The two women, were Mrs Sharland who accepted a £10.3 million settlement three years ago before she discovered that her husband's company was considering flotation on the stock market and had a value of £620million.

Mrs Gohil agreed to £270,000 and a car in her divorce settlement, but her ex-husband was later convicted of money laundering. At his criminal trial, evidence revealed he had failed to disclose his true wealth during divorce proceedings.

Giving judgement, Lady Hale said Mrs Sharland’s appeal had been unanimously upheld.

"By the husband's fraud and the judge's order, she had been deprived of her right to a full and fair hearing of her claims," she said.
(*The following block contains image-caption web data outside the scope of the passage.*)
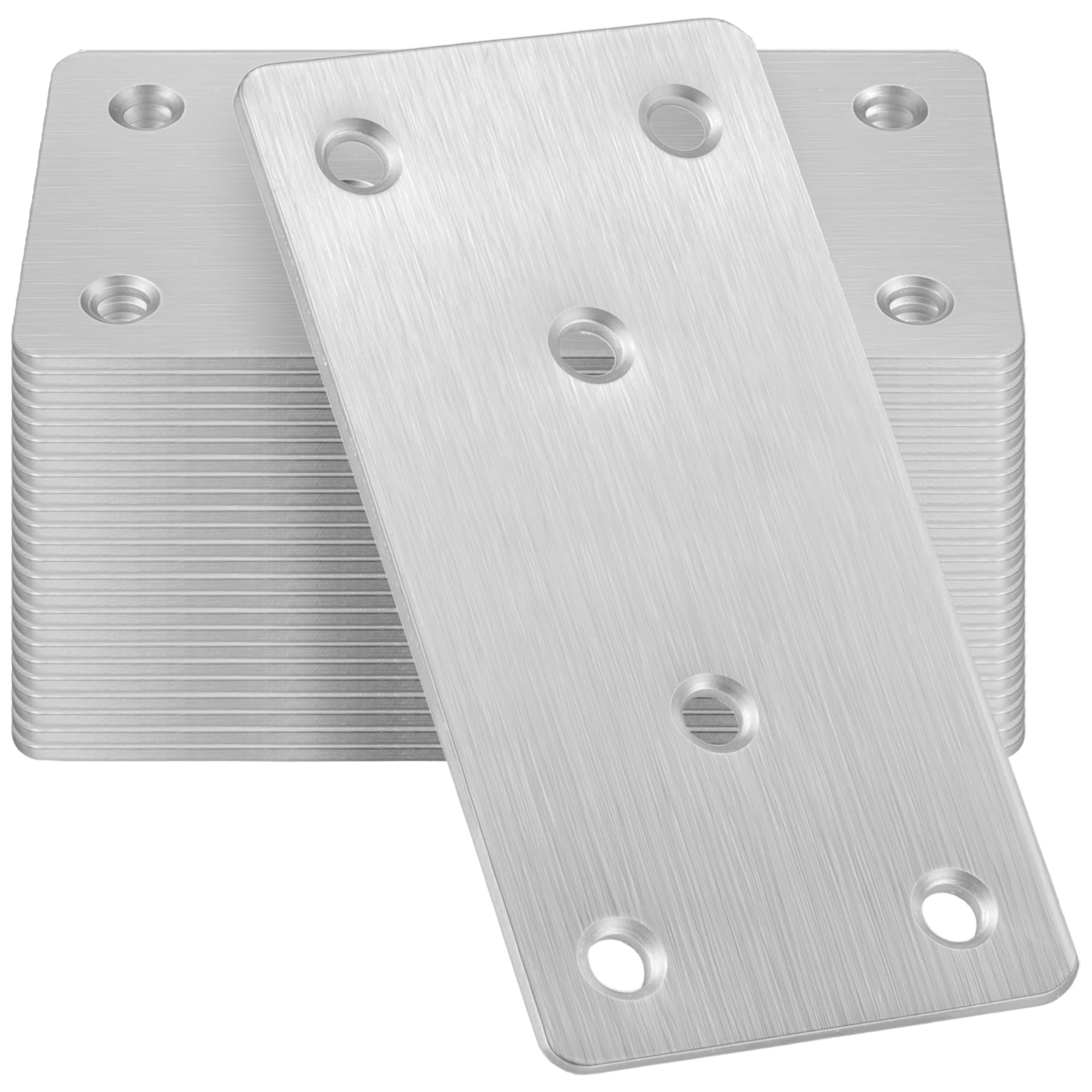 25Pcs Flat Mending Plates, 100x50 Heavy Duty Straight Metal Joining Bracket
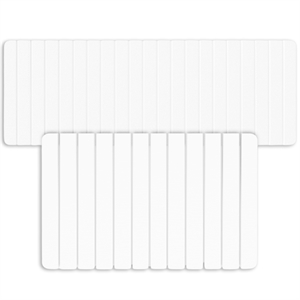 Diatomite Stone Quick-Dry Water Absorbing Bath Mat Sets-XLarge+Medium White Mats
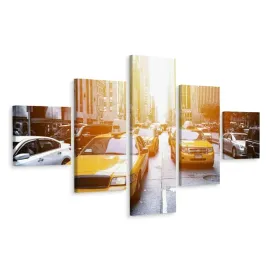 obraz-5-czesci-taxi-w-nowym-jorku-dekor-3d-250x150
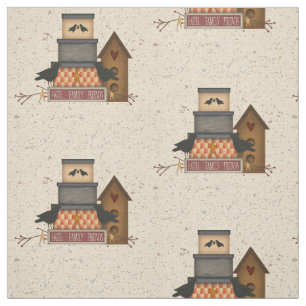 Tissu de coton primitif d'amis de famille de foi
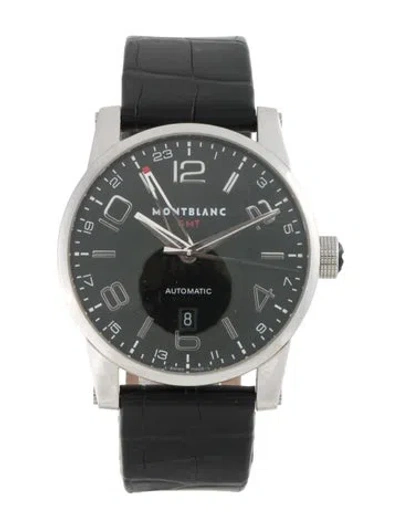 Pre-owned Montblanc Timewalker Gmt Watch, 42mm In Multicolor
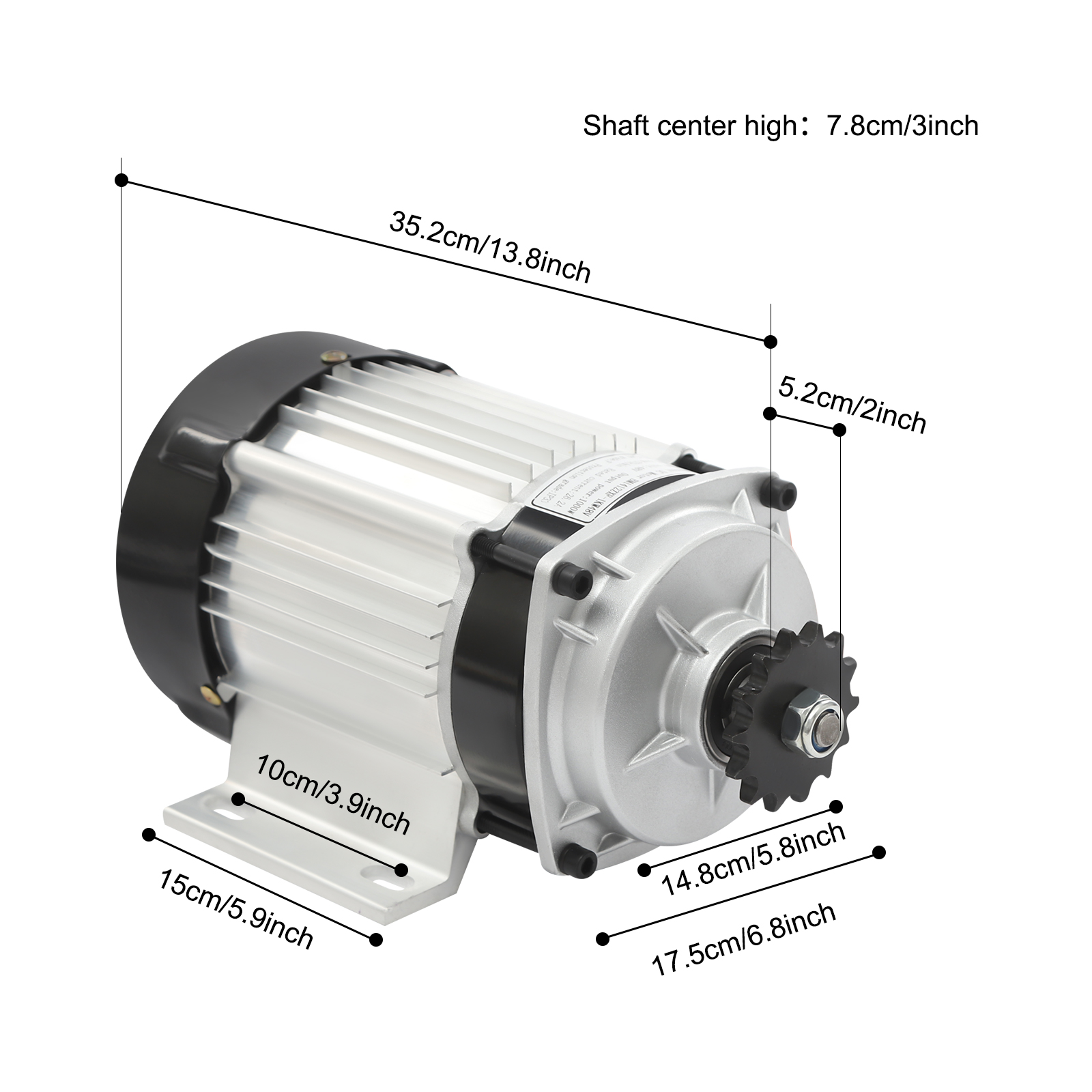 48V 1000W Electric Brushless Motor Kit, Electric Tricycle Motor Kit, E-Tricycle Brushless Motor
"The case must therefore return to the Family Division [of the High Court] for further directions as to how her claim is to proceed."

Setting out the decision in Mrs Gohil’s case, Lord Wilson said: “The respondent failed to discharge his duty to make full and frank disclosure.”

Commenting further, Mr Prince added: “In divorce cases both parties must comply with the legal requirement to provide full and frank disclosure of their assets, or the consequences could be serious, both in the revised order terms and costs penalties, particularly where dishonesty was present.

“An experienced adviser can tell you what disclosure is expected and should be able to spot any tell-tale signs of non- disclosure, but can also advise whether such disclosure is relevant to your case as you must also be mindful of the potentially disproportionate legal fees involved in chasing information that would be irrelevant.”